## EXTRACT TO READ
>>>>>

Legally
Blonde was such a delightful movie last year that I was looking
forward to Sweet Home Alabama and another diverting comedy with Reese
Witherspoon. Alas,
‘twas not to be.
We are
supposed to buy into the fact that Melanie (Reese Witherspoon) can run
away from her husband in the south, Jake (Josh Lucas), go to New York,
become a famous dress designer, become engaged to the phenomenally
wealthy Andrew (Patrick Dempsey), the son of the New York Mayor
(Candice Bergen), return to the south and become again involved with
Jake, even though all they ever do is fight and argue.
Andrew is an attractive, adoring, intelligent, generous man
terribly in love with Melanie. Jake
is an itinerant bum who does nothing but abuse Melanie and from whom
Melanie has already run. Yeah,
sure.
Just as in
The Banger Sisters, these storytellers seem to think the audience is
so dense that it will assume something that’s not in evidence.
In The Banger Sisters it was that the never-grown-up groupie,
Suzette, brought a philosophy that enlightened all those she
encountered, even though Suzette uttered no philosophy.
In Sweet Home Alabama the assumption is that there’s
something deep and affecting between Melanie and Jake that might
overcome the relationship between Melanie and Andrew, even though
nothing’s introduced that would warrant that conclusion.
The only things we find out about the relationship between
Melanie and Jake is that Jake was the first person to kiss her when
she was about seven years old, and that Jake went to New York after
Melanie split, looking for her. In
addition to presenting nothing that would justify affection between
her and Jake, she’s unfriendly, even cruel, to her former
acquaintances in Alabama. So
why would she consider, even for a moment, abandoning her exciting
life in New York to return to her life in Alabama?

<<<<<

## REQUIRED TASKS
A - Reproduce the review of Sweet Home Alabama from "In Sweet Home" to "warrant that conclusion.".
B - Answer these questions using the review of Sweet Home Alabama:
(i) Who plays the New York Mayor?
(ii) What is the name of the groupie in The Banger Sisters?
(iii) About how old was Melanie when Jake first kissed her?
The data that come after this point stand apart from the review of Sweet Home Alabama.

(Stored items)
>>>>>

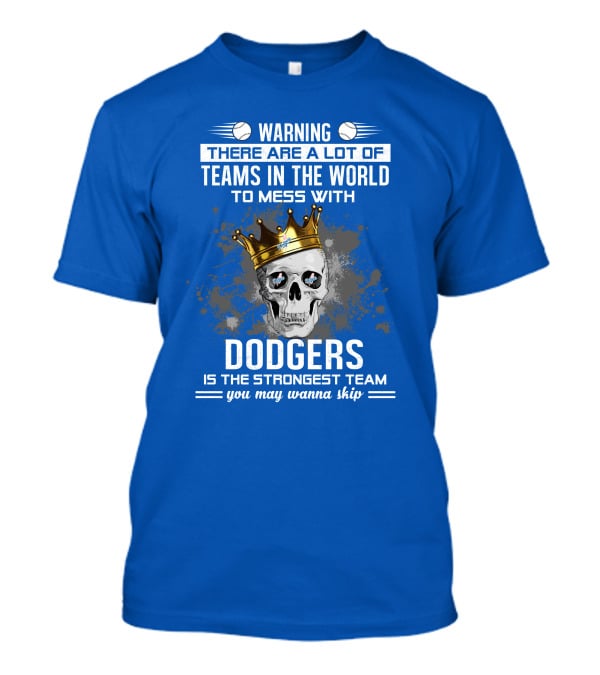 Warning There Are A Lot Of Teams In The World To Mess With Dodgers Is The Strongest Team You May Wanna Skip T-Shirt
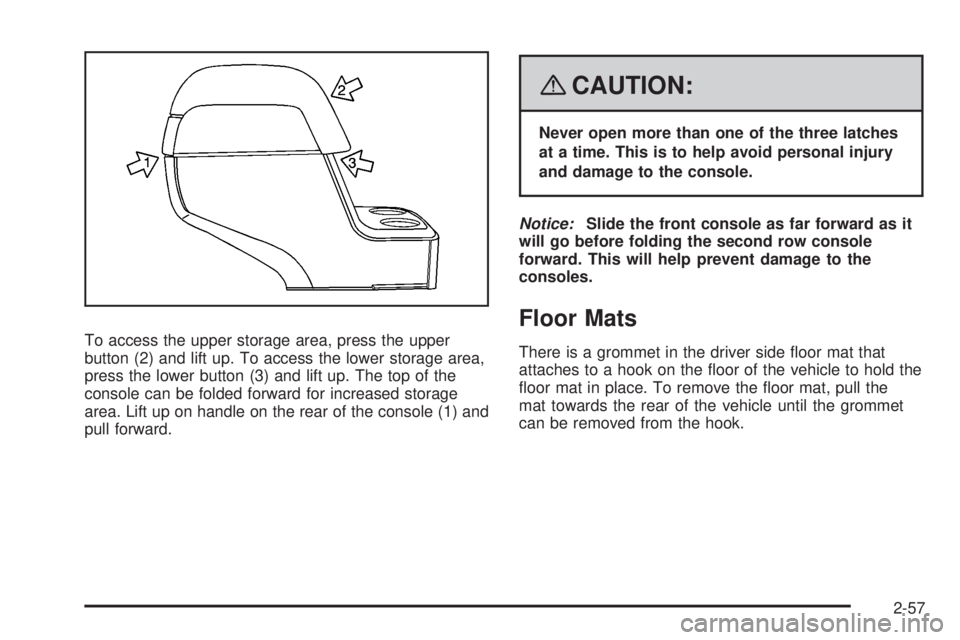 GMC ACADIA 2008  Owners Manual To access the upper storage area, press the upper
button (2) and lift up. To access the lower storage area,
press the lower button (3) and lift up. The top of the
console can be folded forward for inc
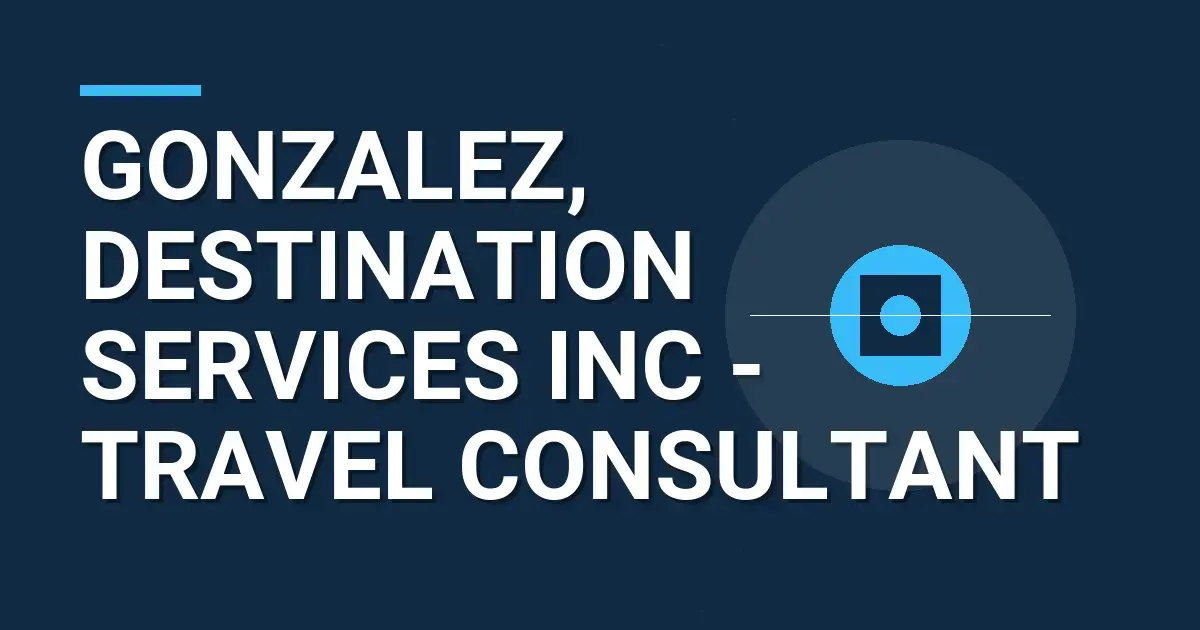 Gonzalez, Destination Services Inc - Travel Consultant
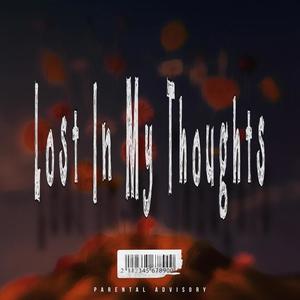 Lost In My Thoughts (Explicit)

<<<<<

## ANSWER LIST
A -
In Sweet Home Alabama the assumption is that there’s
something deep and affecting between Melanie and Jake that might
overcome the relationship between Melanie and Andrew, even though
nothing’s introduced that would warrant that conclusion.

B -
(i) Candice Bergen
(ii) Suzette
(iii) About seven years old